START EXTRACT PROVIDED
Delivery takes place when the baby releases cortisol, a hormone which signals the mother to begin those activities which result in the expulsion of the fetus. In goats, this takes place on about day 151 of the gestation. The "normal" range is anywhere from 146 to 155 days. If you raise a lot of (full size) goats, you will find that nearly all deliveries take place between 150 and 152 days. The longest gestation that we have experienced is 158 days. Parturition can also be initiated by the death of the fetus, which, although unfortunate, can only be considered a blessing in that it reduces the number of incidences wherein you have to perform this very unpleasant task yourself.
Luckily, a genuine case of prolonged gestation is extremely rare in goats, unlike cattle. It is caused by genetic factors or by maternal consumption of certain plants. A lesion develops in the fetus which prevents the release of costisol.
Obviously, the normal number of days of the gestation period are exceeded. The baby will continue to grow until death takes place, which initiates a half-hearted attempt at labor. There will probably be some udder development with little or no milk production.Treatment and follow up
The first thing to do when you suspect prolonged gestation is to go back to your records and very carefully review your dates. Chances are good that there's an error in your computations. Also, consider a date 21 days later than what you expected on the assumption that she really bred on the next heat cycle.
If you are sure that you do have a case of prolonged gestation you can get an injection from or by your veterinarian to induce parturition or there is a chance that a Caesarian delivery can be performed to save the dam, but there is a good likelihood of a less-than-perfect offspring. The options need to be carefully discussed with your vet.
Since this disorder can be inherited, you may want to cull the doe.
END EXTRACT PROVIDED
START DATA EXCERPTS
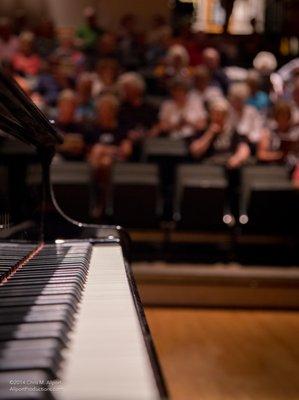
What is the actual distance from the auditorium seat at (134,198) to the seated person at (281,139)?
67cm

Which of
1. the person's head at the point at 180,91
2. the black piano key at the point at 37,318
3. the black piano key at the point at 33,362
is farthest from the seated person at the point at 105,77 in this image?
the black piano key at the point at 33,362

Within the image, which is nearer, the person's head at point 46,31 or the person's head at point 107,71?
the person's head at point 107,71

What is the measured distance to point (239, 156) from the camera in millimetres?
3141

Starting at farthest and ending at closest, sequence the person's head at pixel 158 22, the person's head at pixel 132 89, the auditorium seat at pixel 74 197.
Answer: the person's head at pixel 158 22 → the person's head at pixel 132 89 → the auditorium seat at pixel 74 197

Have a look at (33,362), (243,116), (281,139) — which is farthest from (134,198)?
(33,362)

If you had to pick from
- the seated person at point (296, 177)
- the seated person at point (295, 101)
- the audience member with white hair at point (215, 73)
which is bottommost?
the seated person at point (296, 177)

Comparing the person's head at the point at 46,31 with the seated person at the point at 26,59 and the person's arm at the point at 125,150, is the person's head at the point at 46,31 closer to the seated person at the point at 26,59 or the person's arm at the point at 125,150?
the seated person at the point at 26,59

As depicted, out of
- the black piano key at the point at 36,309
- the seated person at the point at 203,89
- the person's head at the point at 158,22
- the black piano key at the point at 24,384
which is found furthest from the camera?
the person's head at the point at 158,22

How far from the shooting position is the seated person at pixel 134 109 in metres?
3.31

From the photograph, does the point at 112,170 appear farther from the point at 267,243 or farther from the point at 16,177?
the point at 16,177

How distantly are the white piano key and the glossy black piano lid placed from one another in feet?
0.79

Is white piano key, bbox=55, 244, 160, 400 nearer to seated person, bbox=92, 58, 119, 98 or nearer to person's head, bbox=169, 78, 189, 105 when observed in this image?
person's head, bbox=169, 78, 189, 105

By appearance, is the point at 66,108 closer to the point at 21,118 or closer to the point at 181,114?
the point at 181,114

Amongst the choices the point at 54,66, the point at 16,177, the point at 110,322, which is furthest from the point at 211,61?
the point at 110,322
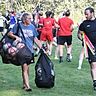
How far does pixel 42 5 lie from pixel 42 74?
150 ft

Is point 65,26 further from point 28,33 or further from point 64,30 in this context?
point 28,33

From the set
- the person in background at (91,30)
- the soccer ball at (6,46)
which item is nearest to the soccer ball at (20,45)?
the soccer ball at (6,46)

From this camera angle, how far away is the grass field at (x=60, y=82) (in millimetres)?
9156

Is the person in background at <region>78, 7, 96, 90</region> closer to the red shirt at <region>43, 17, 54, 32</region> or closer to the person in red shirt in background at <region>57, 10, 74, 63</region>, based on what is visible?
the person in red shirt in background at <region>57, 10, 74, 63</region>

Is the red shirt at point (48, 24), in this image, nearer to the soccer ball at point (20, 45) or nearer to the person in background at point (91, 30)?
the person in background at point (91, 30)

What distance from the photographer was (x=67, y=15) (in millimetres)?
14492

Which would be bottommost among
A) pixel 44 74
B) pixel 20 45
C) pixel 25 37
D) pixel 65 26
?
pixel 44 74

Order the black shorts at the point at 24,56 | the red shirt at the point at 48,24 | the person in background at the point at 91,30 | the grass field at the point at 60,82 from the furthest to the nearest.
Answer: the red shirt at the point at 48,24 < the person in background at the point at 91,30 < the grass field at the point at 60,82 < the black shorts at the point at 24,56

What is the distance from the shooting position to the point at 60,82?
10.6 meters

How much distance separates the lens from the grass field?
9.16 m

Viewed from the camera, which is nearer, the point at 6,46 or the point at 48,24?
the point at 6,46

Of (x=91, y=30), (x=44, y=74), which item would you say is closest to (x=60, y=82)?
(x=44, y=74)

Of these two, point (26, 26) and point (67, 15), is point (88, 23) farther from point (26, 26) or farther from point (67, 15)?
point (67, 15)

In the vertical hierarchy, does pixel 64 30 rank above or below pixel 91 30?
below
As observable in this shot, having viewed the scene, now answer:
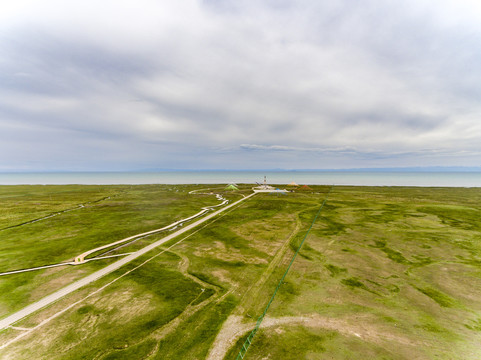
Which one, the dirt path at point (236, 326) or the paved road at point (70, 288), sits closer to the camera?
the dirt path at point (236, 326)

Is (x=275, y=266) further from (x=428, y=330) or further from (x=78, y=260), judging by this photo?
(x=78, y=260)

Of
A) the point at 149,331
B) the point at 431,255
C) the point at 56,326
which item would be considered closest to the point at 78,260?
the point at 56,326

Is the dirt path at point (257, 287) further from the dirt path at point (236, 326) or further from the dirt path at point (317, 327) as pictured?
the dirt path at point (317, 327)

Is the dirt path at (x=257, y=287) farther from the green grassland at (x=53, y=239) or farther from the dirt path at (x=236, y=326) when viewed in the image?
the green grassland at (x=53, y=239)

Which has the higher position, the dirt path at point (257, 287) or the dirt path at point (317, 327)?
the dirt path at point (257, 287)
END DATA EXCERPTS
START DATA EXCERPTS
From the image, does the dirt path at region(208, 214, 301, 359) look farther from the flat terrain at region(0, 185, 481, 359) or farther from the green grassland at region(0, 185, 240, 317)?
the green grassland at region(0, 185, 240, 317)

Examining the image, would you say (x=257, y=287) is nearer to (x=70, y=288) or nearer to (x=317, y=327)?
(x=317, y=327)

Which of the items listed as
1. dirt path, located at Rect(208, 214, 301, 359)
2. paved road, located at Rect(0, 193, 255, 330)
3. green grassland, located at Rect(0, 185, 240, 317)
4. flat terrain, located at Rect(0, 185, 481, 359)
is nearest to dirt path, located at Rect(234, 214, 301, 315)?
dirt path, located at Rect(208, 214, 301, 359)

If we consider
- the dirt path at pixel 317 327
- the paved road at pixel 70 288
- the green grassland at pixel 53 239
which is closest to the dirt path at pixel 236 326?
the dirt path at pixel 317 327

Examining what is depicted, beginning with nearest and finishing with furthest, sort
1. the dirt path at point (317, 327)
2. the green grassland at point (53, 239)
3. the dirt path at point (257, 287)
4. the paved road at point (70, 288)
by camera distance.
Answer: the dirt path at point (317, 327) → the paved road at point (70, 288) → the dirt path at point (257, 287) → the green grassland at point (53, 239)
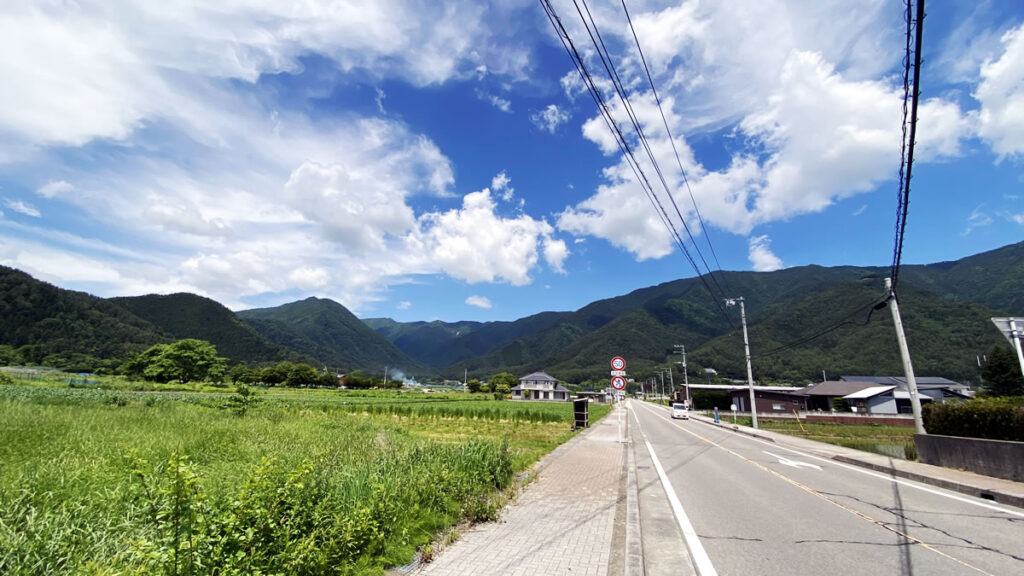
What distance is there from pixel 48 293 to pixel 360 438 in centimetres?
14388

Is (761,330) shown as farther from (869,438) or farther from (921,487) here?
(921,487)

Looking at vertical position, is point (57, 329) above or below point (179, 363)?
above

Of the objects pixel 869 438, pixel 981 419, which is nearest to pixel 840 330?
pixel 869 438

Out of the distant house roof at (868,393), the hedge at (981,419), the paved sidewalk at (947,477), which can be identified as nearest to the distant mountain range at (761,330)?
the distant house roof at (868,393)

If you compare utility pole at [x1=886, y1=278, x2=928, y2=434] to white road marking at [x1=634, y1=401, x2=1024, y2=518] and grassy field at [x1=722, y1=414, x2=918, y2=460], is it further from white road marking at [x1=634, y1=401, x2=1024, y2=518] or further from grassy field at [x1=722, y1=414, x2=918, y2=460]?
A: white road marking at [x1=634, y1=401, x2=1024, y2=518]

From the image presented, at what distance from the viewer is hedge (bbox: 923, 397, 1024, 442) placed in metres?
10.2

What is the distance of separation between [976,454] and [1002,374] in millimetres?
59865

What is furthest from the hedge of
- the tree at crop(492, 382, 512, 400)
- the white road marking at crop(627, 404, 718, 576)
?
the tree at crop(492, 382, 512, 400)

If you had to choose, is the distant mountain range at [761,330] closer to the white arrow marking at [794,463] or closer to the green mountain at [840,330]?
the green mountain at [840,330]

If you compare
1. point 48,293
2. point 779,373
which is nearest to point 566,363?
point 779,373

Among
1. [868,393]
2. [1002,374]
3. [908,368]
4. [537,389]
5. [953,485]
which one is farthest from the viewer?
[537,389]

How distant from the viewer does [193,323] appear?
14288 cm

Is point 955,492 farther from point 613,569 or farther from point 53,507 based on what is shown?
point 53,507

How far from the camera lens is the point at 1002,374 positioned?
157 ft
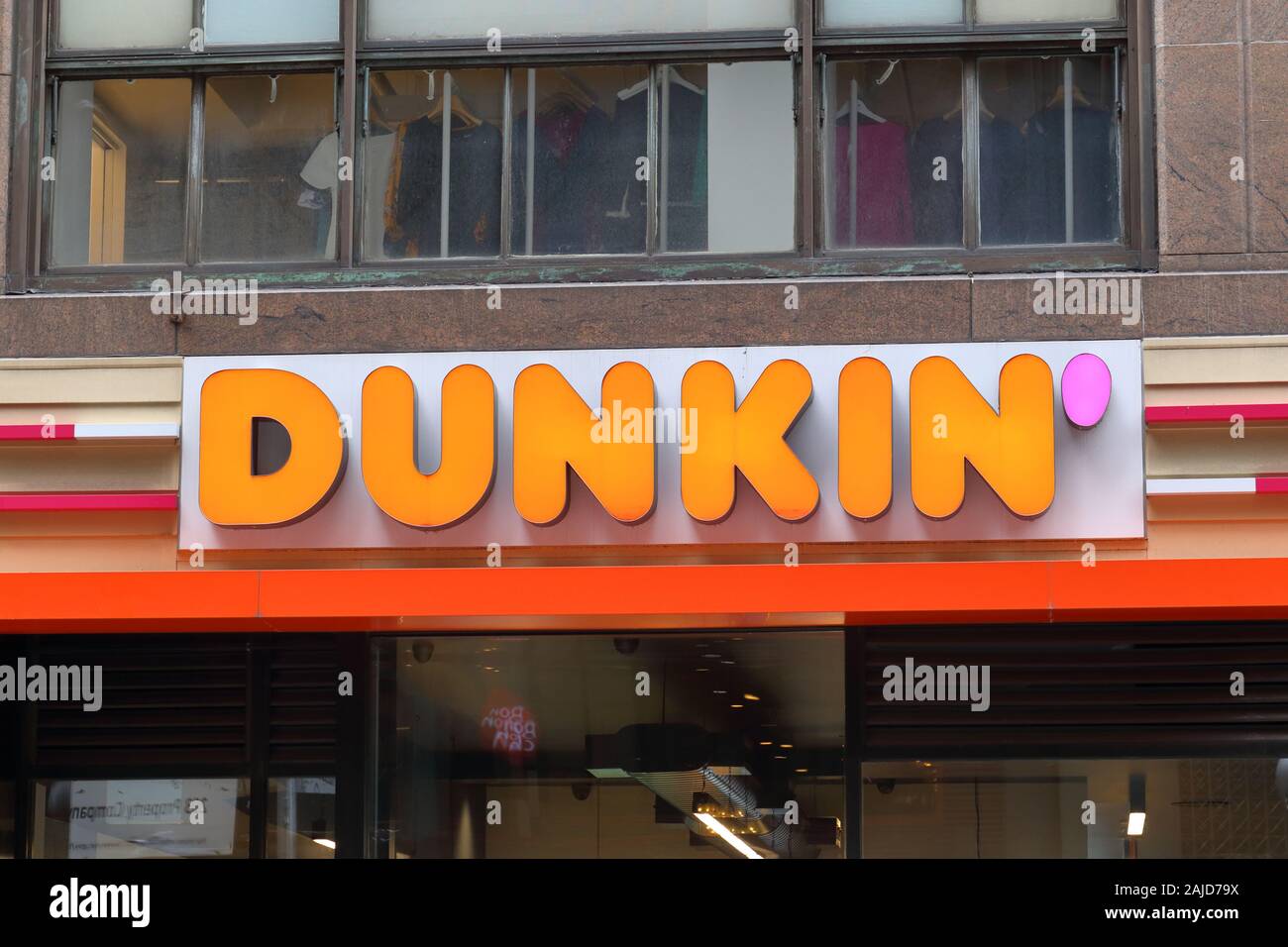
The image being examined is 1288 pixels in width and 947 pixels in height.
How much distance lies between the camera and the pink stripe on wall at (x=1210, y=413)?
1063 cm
END DATA EXCERPTS
START DATA EXCERPTS
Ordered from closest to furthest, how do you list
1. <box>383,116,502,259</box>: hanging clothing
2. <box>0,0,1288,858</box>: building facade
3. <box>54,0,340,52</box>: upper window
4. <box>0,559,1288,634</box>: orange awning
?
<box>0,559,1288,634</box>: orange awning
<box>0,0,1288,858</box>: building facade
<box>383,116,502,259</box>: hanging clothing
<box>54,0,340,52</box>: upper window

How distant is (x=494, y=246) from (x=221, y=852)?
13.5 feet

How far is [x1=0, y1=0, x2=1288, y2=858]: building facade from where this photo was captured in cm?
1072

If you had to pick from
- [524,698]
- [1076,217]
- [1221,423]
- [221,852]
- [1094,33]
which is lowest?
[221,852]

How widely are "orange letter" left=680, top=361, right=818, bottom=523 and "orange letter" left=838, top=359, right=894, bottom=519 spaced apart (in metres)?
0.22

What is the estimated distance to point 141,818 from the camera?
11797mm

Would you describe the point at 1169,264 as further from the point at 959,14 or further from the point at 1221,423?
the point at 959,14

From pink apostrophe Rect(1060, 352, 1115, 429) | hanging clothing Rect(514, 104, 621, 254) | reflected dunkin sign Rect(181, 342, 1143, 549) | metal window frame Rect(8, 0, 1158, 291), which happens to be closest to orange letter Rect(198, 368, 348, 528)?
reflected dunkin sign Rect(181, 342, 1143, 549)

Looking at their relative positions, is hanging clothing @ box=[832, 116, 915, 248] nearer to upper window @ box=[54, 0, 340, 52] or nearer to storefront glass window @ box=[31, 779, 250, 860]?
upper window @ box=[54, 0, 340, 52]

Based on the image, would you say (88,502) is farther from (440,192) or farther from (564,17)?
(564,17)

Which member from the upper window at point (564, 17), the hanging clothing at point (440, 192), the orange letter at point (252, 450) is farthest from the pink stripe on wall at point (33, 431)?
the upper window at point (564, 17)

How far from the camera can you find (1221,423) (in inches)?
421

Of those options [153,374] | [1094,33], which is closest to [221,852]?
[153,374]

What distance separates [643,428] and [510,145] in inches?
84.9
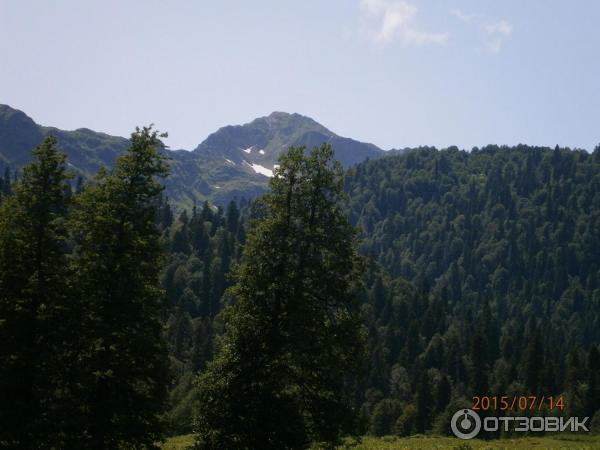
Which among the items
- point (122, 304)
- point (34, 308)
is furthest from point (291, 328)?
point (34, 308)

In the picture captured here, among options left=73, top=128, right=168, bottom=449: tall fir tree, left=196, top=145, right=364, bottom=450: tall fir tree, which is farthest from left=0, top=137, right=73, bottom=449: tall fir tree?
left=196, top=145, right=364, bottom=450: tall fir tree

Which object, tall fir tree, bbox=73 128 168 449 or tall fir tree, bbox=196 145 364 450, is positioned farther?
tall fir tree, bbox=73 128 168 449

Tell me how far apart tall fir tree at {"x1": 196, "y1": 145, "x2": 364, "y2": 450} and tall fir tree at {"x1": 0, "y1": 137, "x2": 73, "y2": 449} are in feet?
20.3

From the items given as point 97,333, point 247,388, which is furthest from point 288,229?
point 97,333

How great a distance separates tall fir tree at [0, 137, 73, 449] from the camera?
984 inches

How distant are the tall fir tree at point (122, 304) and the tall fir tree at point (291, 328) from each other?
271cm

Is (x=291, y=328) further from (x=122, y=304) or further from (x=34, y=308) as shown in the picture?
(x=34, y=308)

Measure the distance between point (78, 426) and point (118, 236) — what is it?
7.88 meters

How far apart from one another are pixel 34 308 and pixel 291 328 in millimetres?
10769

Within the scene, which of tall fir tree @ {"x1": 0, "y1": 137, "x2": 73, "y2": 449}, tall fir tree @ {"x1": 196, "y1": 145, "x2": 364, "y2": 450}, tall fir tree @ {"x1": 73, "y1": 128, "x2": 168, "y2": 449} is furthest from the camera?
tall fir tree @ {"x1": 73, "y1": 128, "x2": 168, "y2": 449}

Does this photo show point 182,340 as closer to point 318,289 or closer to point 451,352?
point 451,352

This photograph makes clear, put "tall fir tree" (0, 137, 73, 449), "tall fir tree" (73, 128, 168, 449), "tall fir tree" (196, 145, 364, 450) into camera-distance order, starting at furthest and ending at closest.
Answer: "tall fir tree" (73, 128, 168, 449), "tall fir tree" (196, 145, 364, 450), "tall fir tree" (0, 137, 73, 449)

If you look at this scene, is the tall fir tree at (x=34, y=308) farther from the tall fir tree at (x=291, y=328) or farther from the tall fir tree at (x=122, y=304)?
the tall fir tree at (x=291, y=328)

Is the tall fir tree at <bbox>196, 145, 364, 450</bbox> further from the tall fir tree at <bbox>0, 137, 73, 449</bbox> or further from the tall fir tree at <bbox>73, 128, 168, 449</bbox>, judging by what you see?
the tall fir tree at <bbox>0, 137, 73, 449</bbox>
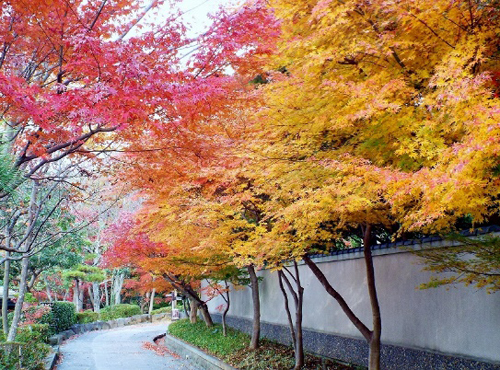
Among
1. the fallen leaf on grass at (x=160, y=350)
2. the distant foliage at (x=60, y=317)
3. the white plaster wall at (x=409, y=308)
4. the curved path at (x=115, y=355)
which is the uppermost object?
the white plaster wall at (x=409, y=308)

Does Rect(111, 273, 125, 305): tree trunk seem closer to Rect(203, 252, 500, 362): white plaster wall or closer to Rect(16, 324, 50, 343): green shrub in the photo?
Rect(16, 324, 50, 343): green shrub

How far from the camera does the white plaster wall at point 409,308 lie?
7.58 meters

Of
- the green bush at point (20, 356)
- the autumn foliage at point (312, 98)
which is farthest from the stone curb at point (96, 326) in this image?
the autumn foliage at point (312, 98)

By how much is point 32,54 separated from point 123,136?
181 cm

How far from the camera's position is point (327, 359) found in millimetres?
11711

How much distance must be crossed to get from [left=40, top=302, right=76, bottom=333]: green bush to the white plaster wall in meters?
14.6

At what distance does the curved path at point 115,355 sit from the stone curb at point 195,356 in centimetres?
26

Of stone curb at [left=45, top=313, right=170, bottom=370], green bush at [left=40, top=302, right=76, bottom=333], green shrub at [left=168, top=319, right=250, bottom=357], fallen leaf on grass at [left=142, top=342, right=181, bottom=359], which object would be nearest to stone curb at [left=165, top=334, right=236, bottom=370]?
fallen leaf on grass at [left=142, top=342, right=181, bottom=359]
END DATA EXCERPTS
WORK TASK A: Print the part of the goat gestation text from "Luckily, a genuine" to "next heat cycle.".
WORK TASK B:
Answer these questions using the goat gestation text.
(i) On about which day of gestation does delivery take place in goats?
(ii) What two causes of genuine prolonged gestation does the text name?
(iii) How many days later than the expected date should be considered if the doe actually bred on the next heat cycle?

TASK RESPONSE A:
Luckily, a genuine case of prolonged gestation is extremely rare in goats, unlike cattle. It is caused by genetic factors or by maternal consumption of certain plants. A lesion develops in the fetus which prevents the release of costisol.
Obviously, the normal number of days of the gestation period are exceeded. The baby will continue to grow until death takes place, which initiates a half-hearted attempt at labor. There will probably be some udder development with little or no milk production.Treatment and follow up
The first thing to do when you suspect prolonged gestation is to go back to your records and very carefully review your dates. Chances are good that there's an error in your computations. Also, consider a date 21 days later than what you expected on the assumption that she really bred on the next heat cycle.

TASK RESPONSE B:
(i) About day 151.
(ii) Genetic factors and maternal consumption of certain plants.
(iii) 21 days.